The warning has been launched from Provacuno, the interprofessional that brings together beef producers and industry. Its general director Javier López was clear: "We are heading towards a contraction in production," he said in a statement after the presentation of the report 'Analysis of the Spanish beef sector' prepared by this organization. "The censuses, especially in the feedlots, are decreasing although we still do not have enough elements," warns López, who does not rule out that this time the drop is greater than in the 2008 crisis when production plummeted 15%. A level of production that took "almost ten years" to recover. In this sense, he adds that "next autumn and Christmas, marketing may not have raw material for supply."
It also takes for granted an upcoming restructuring of the sector and "a group movement" through cooperatives and integrations to gain volume and reach more markets.
Specifically, López believes that the rise in the prices of raw materials (electricity, feed,...) and the severe drought that is hitting the countryside this year «is going to cause an early slaughter of cows: The problem is that a A cow that disappears is very difficult to replace and means one less calf to produce meat». All this, according to the representative of Provacuno, with prices for animal feed (feed) "that we have never seen" and a value of sale of meat to distribution from the producer side also unprecedented. Ironically, says the general director of Provacuno, "with these prices of raw materials so high, we are not able to cover production costs on many occasions."

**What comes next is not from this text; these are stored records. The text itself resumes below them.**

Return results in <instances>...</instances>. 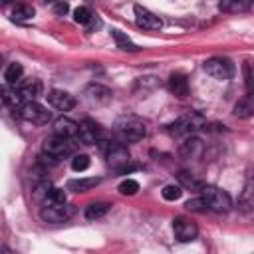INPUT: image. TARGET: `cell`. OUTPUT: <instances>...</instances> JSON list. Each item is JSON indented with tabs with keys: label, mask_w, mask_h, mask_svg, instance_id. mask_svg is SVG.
<instances>
[{
	"label": "cell",
	"mask_w": 254,
	"mask_h": 254,
	"mask_svg": "<svg viewBox=\"0 0 254 254\" xmlns=\"http://www.w3.org/2000/svg\"><path fill=\"white\" fill-rule=\"evenodd\" d=\"M185 206H187V210H190V212H206V210H210L202 194H200V196H196V198L187 200V202H185Z\"/></svg>",
	"instance_id": "4316f807"
},
{
	"label": "cell",
	"mask_w": 254,
	"mask_h": 254,
	"mask_svg": "<svg viewBox=\"0 0 254 254\" xmlns=\"http://www.w3.org/2000/svg\"><path fill=\"white\" fill-rule=\"evenodd\" d=\"M20 93H22V97L24 99H30V101H34L36 97H40L42 95V81L40 79H26V81H22L20 83Z\"/></svg>",
	"instance_id": "ffe728a7"
},
{
	"label": "cell",
	"mask_w": 254,
	"mask_h": 254,
	"mask_svg": "<svg viewBox=\"0 0 254 254\" xmlns=\"http://www.w3.org/2000/svg\"><path fill=\"white\" fill-rule=\"evenodd\" d=\"M202 127H204V117L196 111H189V113L181 115L179 119H175L173 123H169L167 133L173 137H179V135H190L192 131H198Z\"/></svg>",
	"instance_id": "7a4b0ae2"
},
{
	"label": "cell",
	"mask_w": 254,
	"mask_h": 254,
	"mask_svg": "<svg viewBox=\"0 0 254 254\" xmlns=\"http://www.w3.org/2000/svg\"><path fill=\"white\" fill-rule=\"evenodd\" d=\"M48 103L52 107H56L58 111H69L75 107V97L69 95L67 91H62V89H52L48 95Z\"/></svg>",
	"instance_id": "7c38bea8"
},
{
	"label": "cell",
	"mask_w": 254,
	"mask_h": 254,
	"mask_svg": "<svg viewBox=\"0 0 254 254\" xmlns=\"http://www.w3.org/2000/svg\"><path fill=\"white\" fill-rule=\"evenodd\" d=\"M71 216V206H67L65 202H48L40 208V218L44 222H50V224H58V222H64Z\"/></svg>",
	"instance_id": "8992f818"
},
{
	"label": "cell",
	"mask_w": 254,
	"mask_h": 254,
	"mask_svg": "<svg viewBox=\"0 0 254 254\" xmlns=\"http://www.w3.org/2000/svg\"><path fill=\"white\" fill-rule=\"evenodd\" d=\"M242 71H244V79H246V87H248V91L254 87V73H252V69H250V64L246 62L244 65H242Z\"/></svg>",
	"instance_id": "836d02e7"
},
{
	"label": "cell",
	"mask_w": 254,
	"mask_h": 254,
	"mask_svg": "<svg viewBox=\"0 0 254 254\" xmlns=\"http://www.w3.org/2000/svg\"><path fill=\"white\" fill-rule=\"evenodd\" d=\"M179 153H181V157H185V159H198V157L204 153V143H202L198 137H187V139L181 143Z\"/></svg>",
	"instance_id": "4fadbf2b"
},
{
	"label": "cell",
	"mask_w": 254,
	"mask_h": 254,
	"mask_svg": "<svg viewBox=\"0 0 254 254\" xmlns=\"http://www.w3.org/2000/svg\"><path fill=\"white\" fill-rule=\"evenodd\" d=\"M181 194H183V187L181 185H167L163 189V198L165 200H177V198H181Z\"/></svg>",
	"instance_id": "f1b7e54d"
},
{
	"label": "cell",
	"mask_w": 254,
	"mask_h": 254,
	"mask_svg": "<svg viewBox=\"0 0 254 254\" xmlns=\"http://www.w3.org/2000/svg\"><path fill=\"white\" fill-rule=\"evenodd\" d=\"M34 16V8L32 6H18L12 14L14 20H30Z\"/></svg>",
	"instance_id": "1f68e13d"
},
{
	"label": "cell",
	"mask_w": 254,
	"mask_h": 254,
	"mask_svg": "<svg viewBox=\"0 0 254 254\" xmlns=\"http://www.w3.org/2000/svg\"><path fill=\"white\" fill-rule=\"evenodd\" d=\"M20 117H22L24 121H28V123L44 125V123L50 121L52 113H50L44 105H40L38 101H28V103H24V105L20 107Z\"/></svg>",
	"instance_id": "52a82bcc"
},
{
	"label": "cell",
	"mask_w": 254,
	"mask_h": 254,
	"mask_svg": "<svg viewBox=\"0 0 254 254\" xmlns=\"http://www.w3.org/2000/svg\"><path fill=\"white\" fill-rule=\"evenodd\" d=\"M133 12H135V22H137L139 28H143V30H161L163 22H161V18H159L157 14H153L151 10H147V8H143V6L137 4V6L133 8Z\"/></svg>",
	"instance_id": "8fae6325"
},
{
	"label": "cell",
	"mask_w": 254,
	"mask_h": 254,
	"mask_svg": "<svg viewBox=\"0 0 254 254\" xmlns=\"http://www.w3.org/2000/svg\"><path fill=\"white\" fill-rule=\"evenodd\" d=\"M252 6V0H218V8L228 14H242L248 12Z\"/></svg>",
	"instance_id": "d6986e66"
},
{
	"label": "cell",
	"mask_w": 254,
	"mask_h": 254,
	"mask_svg": "<svg viewBox=\"0 0 254 254\" xmlns=\"http://www.w3.org/2000/svg\"><path fill=\"white\" fill-rule=\"evenodd\" d=\"M103 137V129L99 123H95L93 119H83L79 123V131H77V139L83 143V145H93V143H99Z\"/></svg>",
	"instance_id": "30bf717a"
},
{
	"label": "cell",
	"mask_w": 254,
	"mask_h": 254,
	"mask_svg": "<svg viewBox=\"0 0 254 254\" xmlns=\"http://www.w3.org/2000/svg\"><path fill=\"white\" fill-rule=\"evenodd\" d=\"M113 131L123 143H135L147 137V123L141 121L139 117H121L117 119Z\"/></svg>",
	"instance_id": "6da1fadb"
},
{
	"label": "cell",
	"mask_w": 254,
	"mask_h": 254,
	"mask_svg": "<svg viewBox=\"0 0 254 254\" xmlns=\"http://www.w3.org/2000/svg\"><path fill=\"white\" fill-rule=\"evenodd\" d=\"M89 167V157L87 155H75L73 159H71V169L75 171V173H81V171H85Z\"/></svg>",
	"instance_id": "4dcf8cb0"
},
{
	"label": "cell",
	"mask_w": 254,
	"mask_h": 254,
	"mask_svg": "<svg viewBox=\"0 0 254 254\" xmlns=\"http://www.w3.org/2000/svg\"><path fill=\"white\" fill-rule=\"evenodd\" d=\"M22 73H24V67H22L18 62H14V64H10V65L6 67V71H4V79H6V83L16 85V83L22 79Z\"/></svg>",
	"instance_id": "cb8c5ba5"
},
{
	"label": "cell",
	"mask_w": 254,
	"mask_h": 254,
	"mask_svg": "<svg viewBox=\"0 0 254 254\" xmlns=\"http://www.w3.org/2000/svg\"><path fill=\"white\" fill-rule=\"evenodd\" d=\"M169 89L177 97H187L189 95V79L183 73H173L169 77Z\"/></svg>",
	"instance_id": "ac0fdd59"
},
{
	"label": "cell",
	"mask_w": 254,
	"mask_h": 254,
	"mask_svg": "<svg viewBox=\"0 0 254 254\" xmlns=\"http://www.w3.org/2000/svg\"><path fill=\"white\" fill-rule=\"evenodd\" d=\"M173 232H175V238H177V240H181V242H190V240L196 238L198 226H196L190 218H187V216H177V218L173 220Z\"/></svg>",
	"instance_id": "9c48e42d"
},
{
	"label": "cell",
	"mask_w": 254,
	"mask_h": 254,
	"mask_svg": "<svg viewBox=\"0 0 254 254\" xmlns=\"http://www.w3.org/2000/svg\"><path fill=\"white\" fill-rule=\"evenodd\" d=\"M77 131H79V123H75L73 119L62 115L54 121V135H62V137H77Z\"/></svg>",
	"instance_id": "9a60e30c"
},
{
	"label": "cell",
	"mask_w": 254,
	"mask_h": 254,
	"mask_svg": "<svg viewBox=\"0 0 254 254\" xmlns=\"http://www.w3.org/2000/svg\"><path fill=\"white\" fill-rule=\"evenodd\" d=\"M179 183H181V187L190 189V190H200V189L204 187L202 181L194 179V177H192L190 173H187V171H181V173H179Z\"/></svg>",
	"instance_id": "484cf974"
},
{
	"label": "cell",
	"mask_w": 254,
	"mask_h": 254,
	"mask_svg": "<svg viewBox=\"0 0 254 254\" xmlns=\"http://www.w3.org/2000/svg\"><path fill=\"white\" fill-rule=\"evenodd\" d=\"M232 113H234V117H240V119H246V117H252L254 115V91L252 89L242 99L236 101Z\"/></svg>",
	"instance_id": "2e32d148"
},
{
	"label": "cell",
	"mask_w": 254,
	"mask_h": 254,
	"mask_svg": "<svg viewBox=\"0 0 254 254\" xmlns=\"http://www.w3.org/2000/svg\"><path fill=\"white\" fill-rule=\"evenodd\" d=\"M22 93L16 85H10V83H4L2 85V101L8 105V107H18L22 103Z\"/></svg>",
	"instance_id": "44dd1931"
},
{
	"label": "cell",
	"mask_w": 254,
	"mask_h": 254,
	"mask_svg": "<svg viewBox=\"0 0 254 254\" xmlns=\"http://www.w3.org/2000/svg\"><path fill=\"white\" fill-rule=\"evenodd\" d=\"M111 36H113V40H115L117 48L127 50V52H137V50H139V48H137V44H133V42L129 40V36H125L121 30H113V32H111Z\"/></svg>",
	"instance_id": "d4e9b609"
},
{
	"label": "cell",
	"mask_w": 254,
	"mask_h": 254,
	"mask_svg": "<svg viewBox=\"0 0 254 254\" xmlns=\"http://www.w3.org/2000/svg\"><path fill=\"white\" fill-rule=\"evenodd\" d=\"M44 153L62 159V157H67V155L73 153V143H71L69 137L54 135V137H50V139L44 141Z\"/></svg>",
	"instance_id": "ba28073f"
},
{
	"label": "cell",
	"mask_w": 254,
	"mask_h": 254,
	"mask_svg": "<svg viewBox=\"0 0 254 254\" xmlns=\"http://www.w3.org/2000/svg\"><path fill=\"white\" fill-rule=\"evenodd\" d=\"M238 208L242 212H248L254 208V175H250L244 181V187L238 194Z\"/></svg>",
	"instance_id": "5bb4252c"
},
{
	"label": "cell",
	"mask_w": 254,
	"mask_h": 254,
	"mask_svg": "<svg viewBox=\"0 0 254 254\" xmlns=\"http://www.w3.org/2000/svg\"><path fill=\"white\" fill-rule=\"evenodd\" d=\"M137 190H139V183L135 181V179H125V181H121V185H119V192L121 194H137Z\"/></svg>",
	"instance_id": "83f0119b"
},
{
	"label": "cell",
	"mask_w": 254,
	"mask_h": 254,
	"mask_svg": "<svg viewBox=\"0 0 254 254\" xmlns=\"http://www.w3.org/2000/svg\"><path fill=\"white\" fill-rule=\"evenodd\" d=\"M85 93L89 95V99L99 101V103H107V101L113 99V91L109 87L101 85V83H89L87 89H85Z\"/></svg>",
	"instance_id": "e0dca14e"
},
{
	"label": "cell",
	"mask_w": 254,
	"mask_h": 254,
	"mask_svg": "<svg viewBox=\"0 0 254 254\" xmlns=\"http://www.w3.org/2000/svg\"><path fill=\"white\" fill-rule=\"evenodd\" d=\"M48 202H65V190L64 189H50L48 190Z\"/></svg>",
	"instance_id": "d6a6232c"
},
{
	"label": "cell",
	"mask_w": 254,
	"mask_h": 254,
	"mask_svg": "<svg viewBox=\"0 0 254 254\" xmlns=\"http://www.w3.org/2000/svg\"><path fill=\"white\" fill-rule=\"evenodd\" d=\"M10 2H14V0H2V4H10Z\"/></svg>",
	"instance_id": "d590c367"
},
{
	"label": "cell",
	"mask_w": 254,
	"mask_h": 254,
	"mask_svg": "<svg viewBox=\"0 0 254 254\" xmlns=\"http://www.w3.org/2000/svg\"><path fill=\"white\" fill-rule=\"evenodd\" d=\"M204 71L210 75V77H214V79H220V81H224V79H230L232 77V73H234V65H232V62L228 60V58H222V56H214V58H208L206 62H204Z\"/></svg>",
	"instance_id": "5b68a950"
},
{
	"label": "cell",
	"mask_w": 254,
	"mask_h": 254,
	"mask_svg": "<svg viewBox=\"0 0 254 254\" xmlns=\"http://www.w3.org/2000/svg\"><path fill=\"white\" fill-rule=\"evenodd\" d=\"M54 12H56V14H65V12H67V2L58 0V2L54 4Z\"/></svg>",
	"instance_id": "e575fe53"
},
{
	"label": "cell",
	"mask_w": 254,
	"mask_h": 254,
	"mask_svg": "<svg viewBox=\"0 0 254 254\" xmlns=\"http://www.w3.org/2000/svg\"><path fill=\"white\" fill-rule=\"evenodd\" d=\"M73 20H75L77 24H87V22L91 20L89 8H87V6H77V8L73 10Z\"/></svg>",
	"instance_id": "f546056e"
},
{
	"label": "cell",
	"mask_w": 254,
	"mask_h": 254,
	"mask_svg": "<svg viewBox=\"0 0 254 254\" xmlns=\"http://www.w3.org/2000/svg\"><path fill=\"white\" fill-rule=\"evenodd\" d=\"M99 143H101V153L105 157V163L115 171H125V167L129 163L127 147L117 141H99Z\"/></svg>",
	"instance_id": "3957f363"
},
{
	"label": "cell",
	"mask_w": 254,
	"mask_h": 254,
	"mask_svg": "<svg viewBox=\"0 0 254 254\" xmlns=\"http://www.w3.org/2000/svg\"><path fill=\"white\" fill-rule=\"evenodd\" d=\"M97 185H99L97 177H87V179H73V181H69L67 189L73 190V192H87V190H91Z\"/></svg>",
	"instance_id": "7402d4cb"
},
{
	"label": "cell",
	"mask_w": 254,
	"mask_h": 254,
	"mask_svg": "<svg viewBox=\"0 0 254 254\" xmlns=\"http://www.w3.org/2000/svg\"><path fill=\"white\" fill-rule=\"evenodd\" d=\"M200 194L204 196L208 208L214 210V212H228L230 206H232L230 194H228L226 190L214 187V185H204V187L200 189Z\"/></svg>",
	"instance_id": "277c9868"
},
{
	"label": "cell",
	"mask_w": 254,
	"mask_h": 254,
	"mask_svg": "<svg viewBox=\"0 0 254 254\" xmlns=\"http://www.w3.org/2000/svg\"><path fill=\"white\" fill-rule=\"evenodd\" d=\"M107 210H109V204H107V202H91V204H87V208H85V218H87V220H97V218L105 216Z\"/></svg>",
	"instance_id": "603a6c76"
}]
</instances>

And the consumer? According to the general director of the beef interprofessional, after the pandemic, household consumption is declining although "restoration is very strong in our case" and exports are working. Even in the sale of live animals between 300 and 350 kg.

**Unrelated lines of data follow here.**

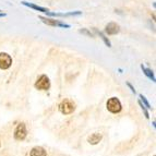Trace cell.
I'll return each mask as SVG.
<instances>
[{
    "mask_svg": "<svg viewBox=\"0 0 156 156\" xmlns=\"http://www.w3.org/2000/svg\"><path fill=\"white\" fill-rule=\"evenodd\" d=\"M74 109H76V106H74V104H73L70 99H65L59 105V110L65 115L71 114V112H74Z\"/></svg>",
    "mask_w": 156,
    "mask_h": 156,
    "instance_id": "obj_1",
    "label": "cell"
},
{
    "mask_svg": "<svg viewBox=\"0 0 156 156\" xmlns=\"http://www.w3.org/2000/svg\"><path fill=\"white\" fill-rule=\"evenodd\" d=\"M35 87L38 90H43V91H45V90H48L50 87V82H49V79H48V76H45V74H43V76H41L38 79H37L36 83H35Z\"/></svg>",
    "mask_w": 156,
    "mask_h": 156,
    "instance_id": "obj_2",
    "label": "cell"
},
{
    "mask_svg": "<svg viewBox=\"0 0 156 156\" xmlns=\"http://www.w3.org/2000/svg\"><path fill=\"white\" fill-rule=\"evenodd\" d=\"M107 109L109 110V112H114V114L119 112L121 110V104H120L119 99L116 98V97L108 99V101H107Z\"/></svg>",
    "mask_w": 156,
    "mask_h": 156,
    "instance_id": "obj_3",
    "label": "cell"
},
{
    "mask_svg": "<svg viewBox=\"0 0 156 156\" xmlns=\"http://www.w3.org/2000/svg\"><path fill=\"white\" fill-rule=\"evenodd\" d=\"M12 65V58L5 54V52H1L0 54V69H9Z\"/></svg>",
    "mask_w": 156,
    "mask_h": 156,
    "instance_id": "obj_4",
    "label": "cell"
},
{
    "mask_svg": "<svg viewBox=\"0 0 156 156\" xmlns=\"http://www.w3.org/2000/svg\"><path fill=\"white\" fill-rule=\"evenodd\" d=\"M26 134H27V131H26L25 125L24 123H20L16 127V131H14V139L19 141H22L26 138Z\"/></svg>",
    "mask_w": 156,
    "mask_h": 156,
    "instance_id": "obj_5",
    "label": "cell"
},
{
    "mask_svg": "<svg viewBox=\"0 0 156 156\" xmlns=\"http://www.w3.org/2000/svg\"><path fill=\"white\" fill-rule=\"evenodd\" d=\"M39 19L44 22L45 24L47 25H51V26H60V27H67L69 29L70 25L69 24H66L62 23V22H60L59 20H54V19H48V18H45V16H39Z\"/></svg>",
    "mask_w": 156,
    "mask_h": 156,
    "instance_id": "obj_6",
    "label": "cell"
},
{
    "mask_svg": "<svg viewBox=\"0 0 156 156\" xmlns=\"http://www.w3.org/2000/svg\"><path fill=\"white\" fill-rule=\"evenodd\" d=\"M119 25L116 23H108L105 27V32H106L108 35H114V34H117L119 32Z\"/></svg>",
    "mask_w": 156,
    "mask_h": 156,
    "instance_id": "obj_7",
    "label": "cell"
},
{
    "mask_svg": "<svg viewBox=\"0 0 156 156\" xmlns=\"http://www.w3.org/2000/svg\"><path fill=\"white\" fill-rule=\"evenodd\" d=\"M46 151L44 148L41 147V146H36V147L32 148L31 153H30V156H46Z\"/></svg>",
    "mask_w": 156,
    "mask_h": 156,
    "instance_id": "obj_8",
    "label": "cell"
},
{
    "mask_svg": "<svg viewBox=\"0 0 156 156\" xmlns=\"http://www.w3.org/2000/svg\"><path fill=\"white\" fill-rule=\"evenodd\" d=\"M22 5H26V7H30V8H32V9H35V10H37V11H41V12L46 13L47 11H48V9L43 8V7H39V5H34V3H29V2H26V1H22Z\"/></svg>",
    "mask_w": 156,
    "mask_h": 156,
    "instance_id": "obj_9",
    "label": "cell"
},
{
    "mask_svg": "<svg viewBox=\"0 0 156 156\" xmlns=\"http://www.w3.org/2000/svg\"><path fill=\"white\" fill-rule=\"evenodd\" d=\"M101 140V134H99V133H94V134H92L89 138V142L91 144H97Z\"/></svg>",
    "mask_w": 156,
    "mask_h": 156,
    "instance_id": "obj_10",
    "label": "cell"
},
{
    "mask_svg": "<svg viewBox=\"0 0 156 156\" xmlns=\"http://www.w3.org/2000/svg\"><path fill=\"white\" fill-rule=\"evenodd\" d=\"M141 68H142V70H143V72L145 73L146 76H148L150 79H152L153 81H155V76H154V73L152 70H150V69H146V68H144L143 66H141Z\"/></svg>",
    "mask_w": 156,
    "mask_h": 156,
    "instance_id": "obj_11",
    "label": "cell"
},
{
    "mask_svg": "<svg viewBox=\"0 0 156 156\" xmlns=\"http://www.w3.org/2000/svg\"><path fill=\"white\" fill-rule=\"evenodd\" d=\"M97 33H98V35L101 37V39H103V41H104V43L107 45V46H108V47H110V46H112V44H110V42H109V39L107 38V37L105 36L104 34L101 33V32H97Z\"/></svg>",
    "mask_w": 156,
    "mask_h": 156,
    "instance_id": "obj_12",
    "label": "cell"
},
{
    "mask_svg": "<svg viewBox=\"0 0 156 156\" xmlns=\"http://www.w3.org/2000/svg\"><path fill=\"white\" fill-rule=\"evenodd\" d=\"M80 33H82V34H86V35H89L90 37H93V34H92L91 32L86 31V30H80Z\"/></svg>",
    "mask_w": 156,
    "mask_h": 156,
    "instance_id": "obj_13",
    "label": "cell"
},
{
    "mask_svg": "<svg viewBox=\"0 0 156 156\" xmlns=\"http://www.w3.org/2000/svg\"><path fill=\"white\" fill-rule=\"evenodd\" d=\"M141 98H142V101H143L144 103H145V104H146V106H147V107H150V105H148V103H147V101H146L145 97H144V96H142V95H141Z\"/></svg>",
    "mask_w": 156,
    "mask_h": 156,
    "instance_id": "obj_14",
    "label": "cell"
},
{
    "mask_svg": "<svg viewBox=\"0 0 156 156\" xmlns=\"http://www.w3.org/2000/svg\"><path fill=\"white\" fill-rule=\"evenodd\" d=\"M5 16V13H0V16Z\"/></svg>",
    "mask_w": 156,
    "mask_h": 156,
    "instance_id": "obj_15",
    "label": "cell"
}]
</instances>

Without macro farms or generational change
Provacuno yesterday presented a complete portrait of this productive activity in the report 'Analysis of the Spanish beef sector'. In it, based on data from the Spanish Agricultural Guarantee Fund (FEGA) and its own survey of 260 farms, it concludes that only 1.1% of farms have more than 400 cows or calves (Units of Livestock, UGM ), and that the predominant size is between 20 and 50 cows per farm. In addition to predominating suckler cow farms (88,528) compared to fattening cattle (21,941). Of all of them, barely 14% have legal persons as owners and the average age of their owners is 58 years.
An important fact about feeding: 74% of the farms use their own or rented pastures and, as supplements, the use of fodder predominates.